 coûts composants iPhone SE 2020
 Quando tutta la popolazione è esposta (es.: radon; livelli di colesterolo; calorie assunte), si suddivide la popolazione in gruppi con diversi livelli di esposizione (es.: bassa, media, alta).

_ _ _ _ _

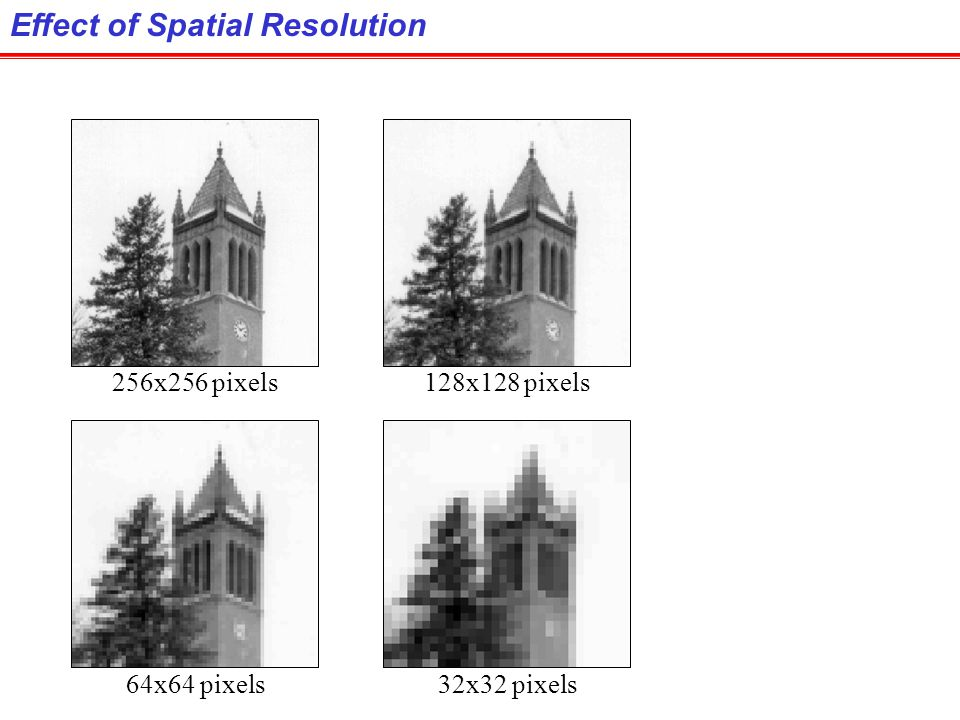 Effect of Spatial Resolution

_ _ _ _ _

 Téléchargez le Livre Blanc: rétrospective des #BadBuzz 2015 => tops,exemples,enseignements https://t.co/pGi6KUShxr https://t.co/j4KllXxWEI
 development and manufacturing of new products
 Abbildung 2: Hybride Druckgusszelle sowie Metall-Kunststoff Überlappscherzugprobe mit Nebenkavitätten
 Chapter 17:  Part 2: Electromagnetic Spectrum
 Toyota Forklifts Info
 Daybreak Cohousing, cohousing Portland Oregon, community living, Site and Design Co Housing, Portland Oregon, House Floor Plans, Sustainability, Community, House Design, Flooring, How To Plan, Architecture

_ _ _ _ _

**YOUR TASK**
Reproduce exactly, and with no other material, the lines between those holding "coûts composants iPhone SE 2020" and "Quando tutta la", inclusive.

**RESULT**
 coûts composants iPhone SE 2020
 Quando tutta la popolazione è esposta (es.: radon; livelli di colesterolo; calorie assunte), si suddivide la popolazione in gruppi con diversi livelli di esposizione (es.: bassa, media, alta).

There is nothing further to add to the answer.